▼▼▼
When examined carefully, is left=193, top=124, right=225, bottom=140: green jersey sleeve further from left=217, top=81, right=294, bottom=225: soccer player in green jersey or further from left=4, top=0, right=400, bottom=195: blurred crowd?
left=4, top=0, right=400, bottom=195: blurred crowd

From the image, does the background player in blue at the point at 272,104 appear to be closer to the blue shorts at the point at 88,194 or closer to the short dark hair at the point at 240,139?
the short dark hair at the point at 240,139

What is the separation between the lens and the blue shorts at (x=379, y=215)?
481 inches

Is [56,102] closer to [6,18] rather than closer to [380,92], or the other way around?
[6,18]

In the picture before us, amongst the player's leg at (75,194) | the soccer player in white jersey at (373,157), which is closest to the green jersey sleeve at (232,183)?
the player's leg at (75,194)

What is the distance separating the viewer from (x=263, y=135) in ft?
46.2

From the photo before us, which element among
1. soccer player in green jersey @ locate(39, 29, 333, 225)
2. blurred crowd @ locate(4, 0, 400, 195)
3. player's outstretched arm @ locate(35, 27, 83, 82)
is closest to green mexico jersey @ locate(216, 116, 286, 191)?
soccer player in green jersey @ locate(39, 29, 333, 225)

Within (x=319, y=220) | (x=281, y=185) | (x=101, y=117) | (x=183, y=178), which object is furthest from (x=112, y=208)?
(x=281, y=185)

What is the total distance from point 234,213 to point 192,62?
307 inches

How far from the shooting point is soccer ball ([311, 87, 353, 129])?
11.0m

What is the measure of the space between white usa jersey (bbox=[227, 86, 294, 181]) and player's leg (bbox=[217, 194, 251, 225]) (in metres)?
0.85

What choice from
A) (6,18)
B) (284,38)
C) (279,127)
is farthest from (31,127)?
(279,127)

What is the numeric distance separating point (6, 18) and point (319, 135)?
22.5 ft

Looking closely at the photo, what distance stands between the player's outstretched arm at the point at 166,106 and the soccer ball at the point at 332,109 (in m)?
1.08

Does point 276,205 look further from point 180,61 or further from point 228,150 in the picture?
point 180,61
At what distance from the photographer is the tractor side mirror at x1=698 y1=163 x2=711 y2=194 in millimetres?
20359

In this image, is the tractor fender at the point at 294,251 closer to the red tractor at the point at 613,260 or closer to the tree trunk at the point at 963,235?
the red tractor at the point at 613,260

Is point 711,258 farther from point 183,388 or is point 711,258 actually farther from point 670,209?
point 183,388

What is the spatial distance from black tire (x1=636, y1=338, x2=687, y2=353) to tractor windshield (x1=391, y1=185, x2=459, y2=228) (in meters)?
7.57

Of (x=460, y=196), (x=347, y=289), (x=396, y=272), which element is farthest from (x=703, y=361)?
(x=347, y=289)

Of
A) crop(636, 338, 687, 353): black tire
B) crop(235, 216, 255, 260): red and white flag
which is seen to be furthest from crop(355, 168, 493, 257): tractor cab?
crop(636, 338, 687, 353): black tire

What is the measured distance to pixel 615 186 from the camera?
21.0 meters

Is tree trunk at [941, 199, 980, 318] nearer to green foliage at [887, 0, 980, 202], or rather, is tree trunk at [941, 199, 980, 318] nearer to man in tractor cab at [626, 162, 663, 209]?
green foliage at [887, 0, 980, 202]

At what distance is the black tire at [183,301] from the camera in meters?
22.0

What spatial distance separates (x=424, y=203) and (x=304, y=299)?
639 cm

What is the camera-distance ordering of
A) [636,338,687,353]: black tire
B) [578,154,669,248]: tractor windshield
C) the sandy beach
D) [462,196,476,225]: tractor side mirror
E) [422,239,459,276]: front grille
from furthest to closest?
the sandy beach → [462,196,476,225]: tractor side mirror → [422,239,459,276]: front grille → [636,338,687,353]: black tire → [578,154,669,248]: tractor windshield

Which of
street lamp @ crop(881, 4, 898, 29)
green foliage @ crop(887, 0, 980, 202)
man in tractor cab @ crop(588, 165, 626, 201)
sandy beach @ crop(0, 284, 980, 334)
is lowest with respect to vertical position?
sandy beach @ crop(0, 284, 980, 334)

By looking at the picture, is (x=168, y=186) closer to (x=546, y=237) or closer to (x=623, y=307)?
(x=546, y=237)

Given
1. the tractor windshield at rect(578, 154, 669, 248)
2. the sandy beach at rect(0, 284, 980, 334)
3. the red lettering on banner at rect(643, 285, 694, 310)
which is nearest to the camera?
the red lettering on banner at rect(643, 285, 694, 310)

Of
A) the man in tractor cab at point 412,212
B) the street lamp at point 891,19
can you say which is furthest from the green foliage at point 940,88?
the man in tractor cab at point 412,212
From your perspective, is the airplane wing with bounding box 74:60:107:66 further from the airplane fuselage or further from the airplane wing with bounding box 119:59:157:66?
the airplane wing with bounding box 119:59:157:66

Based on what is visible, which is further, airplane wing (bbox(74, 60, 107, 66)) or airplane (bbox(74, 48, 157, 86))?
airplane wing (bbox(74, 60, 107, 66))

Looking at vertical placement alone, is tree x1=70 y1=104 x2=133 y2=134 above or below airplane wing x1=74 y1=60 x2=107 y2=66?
▲▲▲
TASK TO COMPLETE — Rewrite all of the lines above, replacing "soccer ball" with "football" each time it occurs and leaving everything else unchanged.

SOLUTION TO THE EXERCISE —
When examined carefully, is left=193, top=124, right=225, bottom=140: green jersey sleeve further from left=217, top=81, right=294, bottom=225: soccer player in green jersey or further from left=4, top=0, right=400, bottom=195: blurred crowd?
left=4, top=0, right=400, bottom=195: blurred crowd

From the image, does the background player in blue at the point at 272,104 appear to be closer to the blue shorts at the point at 88,194 or closer to the short dark hair at the point at 240,139?
the short dark hair at the point at 240,139

What is the separation between the lens and the blue shorts at (x=379, y=215)?
481 inches

Is [56,102] closer to [6,18] rather than closer to [380,92], or the other way around?
[6,18]

In the picture before us, amongst the player's leg at (75,194) | the soccer player in white jersey at (373,157), which is closest to the green jersey sleeve at (232,183)?
the player's leg at (75,194)

What is the distance separating the viewer from (x=263, y=135) in ft?
46.2

From the photo before us, which element among
1. soccer player in green jersey @ locate(39, 29, 333, 225)
2. blurred crowd @ locate(4, 0, 400, 195)
3. player's outstretched arm @ locate(35, 27, 83, 82)
is closest to green mexico jersey @ locate(216, 116, 286, 191)?
soccer player in green jersey @ locate(39, 29, 333, 225)

Within (x=319, y=220) | (x=281, y=185) | (x=101, y=117) | (x=183, y=178), which object is furthest from (x=112, y=208)?
(x=281, y=185)

What is the total distance from point 234,213 to point 192,62?
307 inches

How far from the shooting point is football ([311, 87, 353, 129])?
11.0m

What is the measure of the space between white usa jersey (bbox=[227, 86, 294, 181]) and player's leg (bbox=[217, 194, 251, 225]) (in metres)?
0.85

What choice from
A) (6,18)
B) (284,38)
C) (279,127)
is farthest from (31,127)?
(279,127)

What is the numeric distance separating point (6, 18) and point (319, 135)?
22.5 ft

Looking closely at the photo, what distance stands between the player's outstretched arm at the point at 166,106 and the football at the point at 332,109 (in m)?
1.08

Does point 276,205 look further from point 180,61 or further from point 228,150 in the picture?
point 180,61
At what distance from the photographer is the tractor side mirror at x1=698 y1=163 x2=711 y2=194 in millimetres?
20359

In this image, is the tractor fender at the point at 294,251 closer to the red tractor at the point at 613,260 or closer to the tree trunk at the point at 963,235?
the red tractor at the point at 613,260

Is point 711,258 farther from point 183,388 or is point 711,258 actually farther from point 670,209?
point 183,388

What is the spatial distance from black tire (x1=636, y1=338, x2=687, y2=353) to tractor windshield (x1=391, y1=185, x2=459, y2=228) (in meters)?
7.57

Of (x=460, y=196), (x=347, y=289), (x=396, y=272), which element is farthest from (x=703, y=361)?
(x=347, y=289)

Of
A) crop(636, 338, 687, 353): black tire
B) crop(235, 216, 255, 260): red and white flag
which is seen to be furthest from crop(355, 168, 493, 257): tractor cab?
crop(636, 338, 687, 353): black tire

What is the measured distance to pixel 615 186 from the camera?
21.0 meters

Is tree trunk at [941, 199, 980, 318] nearer to green foliage at [887, 0, 980, 202], or rather, is tree trunk at [941, 199, 980, 318] nearer to man in tractor cab at [626, 162, 663, 209]?
green foliage at [887, 0, 980, 202]

At what distance is the black tire at [183,301] from the camera in meters?
22.0

What spatial distance separates (x=424, y=203) and (x=304, y=299)?
639 cm

What is the camera-distance ordering of
A) [636,338,687,353]: black tire
B) [578,154,669,248]: tractor windshield
C) the sandy beach
D) [462,196,476,225]: tractor side mirror
E) [422,239,459,276]: front grille
from furthest to closest?
the sandy beach → [462,196,476,225]: tractor side mirror → [422,239,459,276]: front grille → [636,338,687,353]: black tire → [578,154,669,248]: tractor windshield

Which of
street lamp @ crop(881, 4, 898, 29)
green foliage @ crop(887, 0, 980, 202)
man in tractor cab @ crop(588, 165, 626, 201)
sandy beach @ crop(0, 284, 980, 334)
is lowest with respect to vertical position?
sandy beach @ crop(0, 284, 980, 334)

By looking at the picture, is (x=168, y=186) closer to (x=546, y=237) or closer to (x=623, y=307)?
(x=546, y=237)

Given
1. the tractor windshield at rect(578, 154, 669, 248)
2. the sandy beach at rect(0, 284, 980, 334)
3. the red lettering on banner at rect(643, 285, 694, 310)
which is nearest to the camera?
the red lettering on banner at rect(643, 285, 694, 310)

Of
A) the man in tractor cab at point 412,212
B) the street lamp at point 891,19
can you say which is furthest from the green foliage at point 940,88?
the man in tractor cab at point 412,212
From your perspective, is the airplane wing with bounding box 74:60:107:66 further from the airplane fuselage or further from the airplane wing with bounding box 119:59:157:66?
the airplane wing with bounding box 119:59:157:66

Based on what is visible, which is further, airplane wing (bbox(74, 60, 107, 66)) or airplane (bbox(74, 48, 157, 86))?
airplane wing (bbox(74, 60, 107, 66))

Looking at vertical placement alone, is tree x1=70 y1=104 x2=133 y2=134 above or below airplane wing x1=74 y1=60 x2=107 y2=66?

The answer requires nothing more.